Work to complete.
In how many lines of the material below does the string "helmet" appear, with case counting? Reply with the number alone.

Supplied information.
>>
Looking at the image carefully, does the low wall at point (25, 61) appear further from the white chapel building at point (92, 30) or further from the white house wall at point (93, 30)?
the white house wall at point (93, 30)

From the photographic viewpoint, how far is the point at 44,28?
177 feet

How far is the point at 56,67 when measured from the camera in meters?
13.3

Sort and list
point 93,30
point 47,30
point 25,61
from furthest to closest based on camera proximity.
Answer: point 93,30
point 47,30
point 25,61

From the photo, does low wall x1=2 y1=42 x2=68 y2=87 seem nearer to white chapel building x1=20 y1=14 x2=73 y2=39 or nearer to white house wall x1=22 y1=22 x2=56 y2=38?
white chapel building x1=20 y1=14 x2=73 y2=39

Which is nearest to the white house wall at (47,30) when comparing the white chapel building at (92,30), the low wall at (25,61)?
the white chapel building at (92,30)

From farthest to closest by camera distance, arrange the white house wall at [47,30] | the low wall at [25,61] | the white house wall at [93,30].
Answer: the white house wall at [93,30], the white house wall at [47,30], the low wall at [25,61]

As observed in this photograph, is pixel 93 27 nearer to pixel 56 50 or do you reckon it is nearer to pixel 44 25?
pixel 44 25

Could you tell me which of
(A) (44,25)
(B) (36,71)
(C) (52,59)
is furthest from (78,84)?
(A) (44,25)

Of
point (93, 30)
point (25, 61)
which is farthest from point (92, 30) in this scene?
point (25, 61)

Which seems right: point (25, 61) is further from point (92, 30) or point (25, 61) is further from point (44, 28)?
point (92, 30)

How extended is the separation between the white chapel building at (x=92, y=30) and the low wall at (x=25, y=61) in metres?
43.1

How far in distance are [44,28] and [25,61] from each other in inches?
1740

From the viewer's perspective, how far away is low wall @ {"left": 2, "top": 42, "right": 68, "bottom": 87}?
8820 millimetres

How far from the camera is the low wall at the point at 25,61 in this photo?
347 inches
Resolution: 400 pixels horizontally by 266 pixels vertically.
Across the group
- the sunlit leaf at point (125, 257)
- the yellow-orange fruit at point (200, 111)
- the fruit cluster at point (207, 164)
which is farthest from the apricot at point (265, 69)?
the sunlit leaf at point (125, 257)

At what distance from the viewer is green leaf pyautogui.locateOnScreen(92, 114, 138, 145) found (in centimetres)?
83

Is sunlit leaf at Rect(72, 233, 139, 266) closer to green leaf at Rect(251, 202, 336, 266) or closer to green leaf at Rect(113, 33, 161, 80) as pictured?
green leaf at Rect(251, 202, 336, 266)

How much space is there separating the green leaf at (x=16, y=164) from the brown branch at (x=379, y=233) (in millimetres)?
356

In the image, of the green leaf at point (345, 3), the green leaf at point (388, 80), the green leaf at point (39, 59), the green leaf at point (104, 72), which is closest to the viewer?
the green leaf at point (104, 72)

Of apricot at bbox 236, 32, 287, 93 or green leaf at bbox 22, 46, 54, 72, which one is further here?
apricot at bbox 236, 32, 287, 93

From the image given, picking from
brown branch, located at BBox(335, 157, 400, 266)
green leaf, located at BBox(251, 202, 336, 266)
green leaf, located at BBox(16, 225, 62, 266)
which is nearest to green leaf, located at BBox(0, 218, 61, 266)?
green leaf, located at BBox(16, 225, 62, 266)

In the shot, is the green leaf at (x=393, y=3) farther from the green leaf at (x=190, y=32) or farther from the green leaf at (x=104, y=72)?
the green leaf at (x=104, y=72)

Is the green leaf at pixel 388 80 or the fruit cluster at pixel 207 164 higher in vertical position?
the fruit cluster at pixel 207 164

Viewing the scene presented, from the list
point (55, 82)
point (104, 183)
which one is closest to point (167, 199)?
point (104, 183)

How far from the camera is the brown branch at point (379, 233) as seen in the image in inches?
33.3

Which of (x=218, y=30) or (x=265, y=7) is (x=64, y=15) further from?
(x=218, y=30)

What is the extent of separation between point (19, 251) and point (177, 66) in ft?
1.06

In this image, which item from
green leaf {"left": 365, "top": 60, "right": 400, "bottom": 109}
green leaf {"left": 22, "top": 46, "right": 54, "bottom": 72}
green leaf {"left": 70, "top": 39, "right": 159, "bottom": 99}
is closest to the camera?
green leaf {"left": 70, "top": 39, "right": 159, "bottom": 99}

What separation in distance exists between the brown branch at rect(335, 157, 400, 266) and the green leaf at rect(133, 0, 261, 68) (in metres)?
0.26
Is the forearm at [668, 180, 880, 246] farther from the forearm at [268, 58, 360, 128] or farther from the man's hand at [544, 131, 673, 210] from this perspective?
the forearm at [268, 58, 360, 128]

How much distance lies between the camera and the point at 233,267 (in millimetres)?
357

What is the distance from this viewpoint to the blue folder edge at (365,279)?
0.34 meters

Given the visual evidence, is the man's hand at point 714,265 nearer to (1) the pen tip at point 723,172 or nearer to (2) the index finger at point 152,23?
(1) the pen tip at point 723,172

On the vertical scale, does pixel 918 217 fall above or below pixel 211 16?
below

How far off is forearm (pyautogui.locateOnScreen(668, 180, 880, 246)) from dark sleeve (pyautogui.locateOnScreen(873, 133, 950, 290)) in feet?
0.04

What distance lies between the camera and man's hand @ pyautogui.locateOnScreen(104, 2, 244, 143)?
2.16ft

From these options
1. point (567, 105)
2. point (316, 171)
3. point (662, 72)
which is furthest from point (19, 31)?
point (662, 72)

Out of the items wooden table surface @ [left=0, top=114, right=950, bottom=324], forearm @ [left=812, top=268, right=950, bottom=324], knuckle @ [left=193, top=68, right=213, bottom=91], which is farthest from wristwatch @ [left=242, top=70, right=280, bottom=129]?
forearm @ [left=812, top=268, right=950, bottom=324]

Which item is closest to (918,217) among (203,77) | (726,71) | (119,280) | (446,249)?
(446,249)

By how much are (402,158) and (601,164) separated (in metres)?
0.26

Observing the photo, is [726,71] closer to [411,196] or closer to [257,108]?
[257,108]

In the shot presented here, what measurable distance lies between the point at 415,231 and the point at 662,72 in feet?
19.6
<<
>>
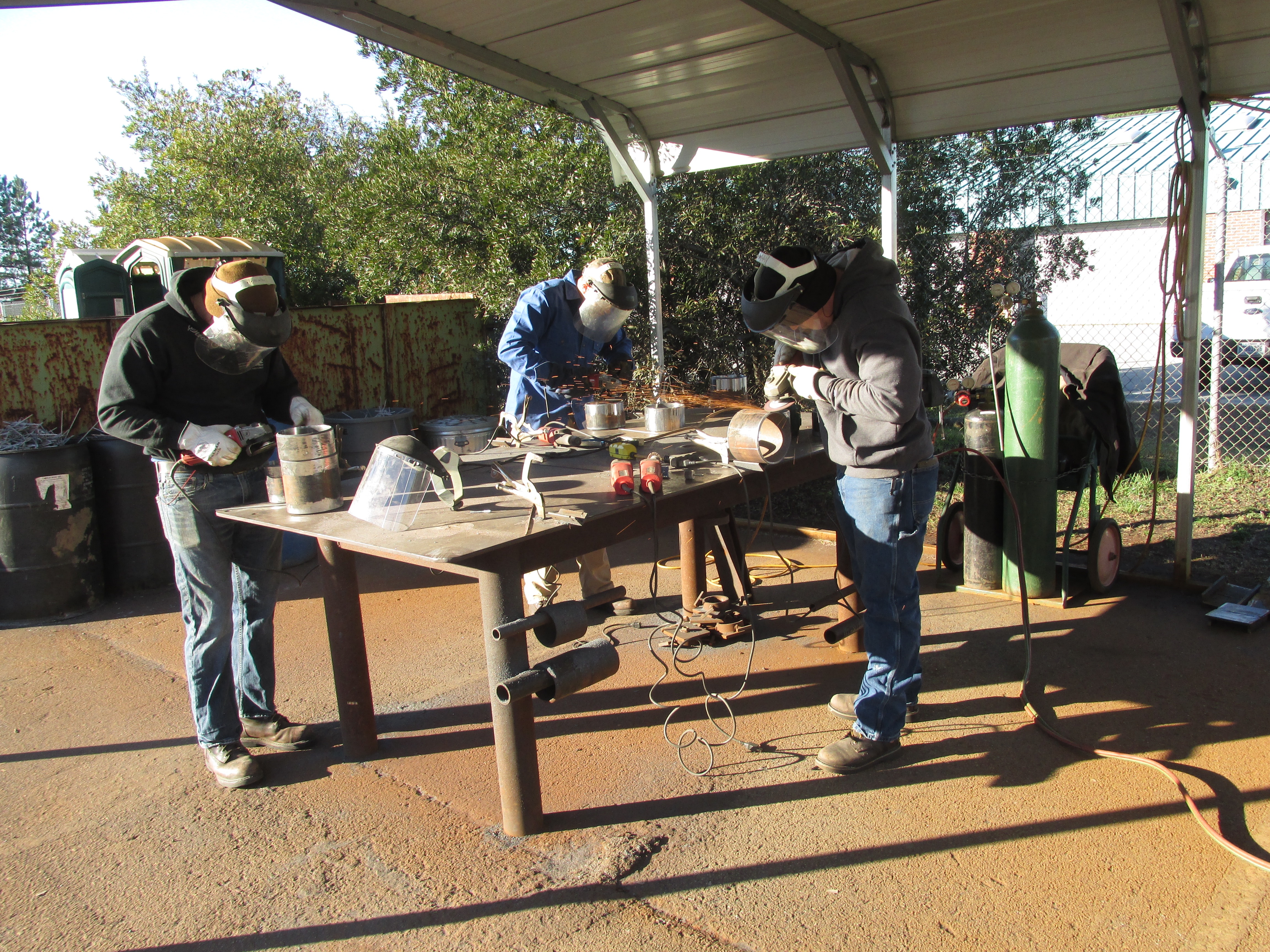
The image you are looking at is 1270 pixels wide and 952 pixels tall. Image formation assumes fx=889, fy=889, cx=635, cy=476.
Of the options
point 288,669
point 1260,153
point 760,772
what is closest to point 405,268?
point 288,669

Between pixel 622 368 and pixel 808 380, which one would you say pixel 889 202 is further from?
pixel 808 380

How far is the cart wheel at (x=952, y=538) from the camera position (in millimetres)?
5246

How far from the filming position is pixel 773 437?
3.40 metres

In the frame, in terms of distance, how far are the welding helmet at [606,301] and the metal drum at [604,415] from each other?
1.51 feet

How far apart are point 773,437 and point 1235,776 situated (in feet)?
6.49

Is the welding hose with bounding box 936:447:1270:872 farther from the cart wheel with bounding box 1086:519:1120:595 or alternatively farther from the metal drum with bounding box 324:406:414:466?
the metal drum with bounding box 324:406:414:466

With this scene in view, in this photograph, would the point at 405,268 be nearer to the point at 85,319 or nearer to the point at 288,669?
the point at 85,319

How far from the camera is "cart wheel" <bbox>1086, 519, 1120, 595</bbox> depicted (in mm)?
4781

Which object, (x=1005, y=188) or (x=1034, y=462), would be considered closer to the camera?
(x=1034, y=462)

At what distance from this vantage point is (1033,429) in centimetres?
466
<<
>>
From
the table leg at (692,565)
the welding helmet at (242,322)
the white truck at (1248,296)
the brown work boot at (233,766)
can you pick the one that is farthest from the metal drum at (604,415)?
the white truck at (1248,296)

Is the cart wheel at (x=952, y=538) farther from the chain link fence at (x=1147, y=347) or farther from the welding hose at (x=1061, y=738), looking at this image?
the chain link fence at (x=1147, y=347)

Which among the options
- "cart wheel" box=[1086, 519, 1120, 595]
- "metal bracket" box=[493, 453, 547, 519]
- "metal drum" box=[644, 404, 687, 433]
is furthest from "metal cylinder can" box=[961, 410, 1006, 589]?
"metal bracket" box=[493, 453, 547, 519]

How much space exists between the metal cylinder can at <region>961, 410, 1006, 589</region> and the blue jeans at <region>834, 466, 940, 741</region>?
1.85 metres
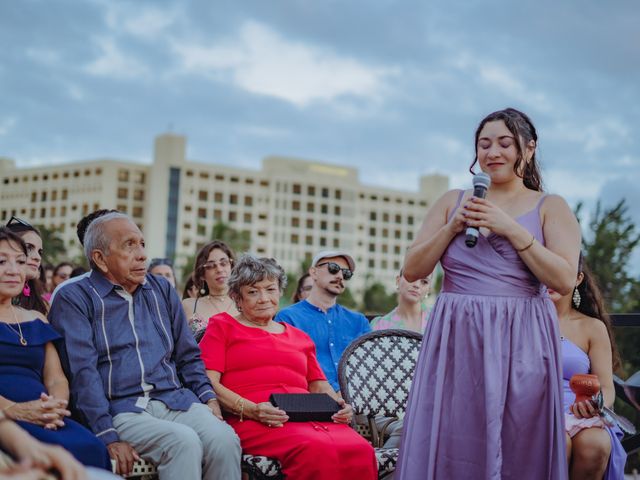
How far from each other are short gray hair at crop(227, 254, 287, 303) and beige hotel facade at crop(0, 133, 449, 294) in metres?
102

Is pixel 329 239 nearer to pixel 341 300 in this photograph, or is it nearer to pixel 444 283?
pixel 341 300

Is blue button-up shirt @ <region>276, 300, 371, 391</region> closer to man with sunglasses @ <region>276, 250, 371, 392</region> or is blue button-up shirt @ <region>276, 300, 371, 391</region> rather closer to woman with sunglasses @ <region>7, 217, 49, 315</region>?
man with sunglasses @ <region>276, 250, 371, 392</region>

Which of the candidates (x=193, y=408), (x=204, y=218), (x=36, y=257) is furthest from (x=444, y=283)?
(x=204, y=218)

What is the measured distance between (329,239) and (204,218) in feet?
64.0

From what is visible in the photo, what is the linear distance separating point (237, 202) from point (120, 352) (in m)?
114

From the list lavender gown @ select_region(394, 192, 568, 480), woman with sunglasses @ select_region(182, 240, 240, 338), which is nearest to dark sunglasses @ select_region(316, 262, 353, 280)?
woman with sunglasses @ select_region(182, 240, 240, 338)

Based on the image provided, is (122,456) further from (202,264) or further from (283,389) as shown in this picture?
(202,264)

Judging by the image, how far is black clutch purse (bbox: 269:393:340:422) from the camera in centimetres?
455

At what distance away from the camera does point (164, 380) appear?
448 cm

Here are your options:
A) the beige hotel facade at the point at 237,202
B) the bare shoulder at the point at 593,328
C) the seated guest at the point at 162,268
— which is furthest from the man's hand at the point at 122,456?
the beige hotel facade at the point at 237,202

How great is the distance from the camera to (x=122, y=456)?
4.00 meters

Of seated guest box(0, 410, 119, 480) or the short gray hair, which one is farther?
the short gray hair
<<
Result of the exercise.
2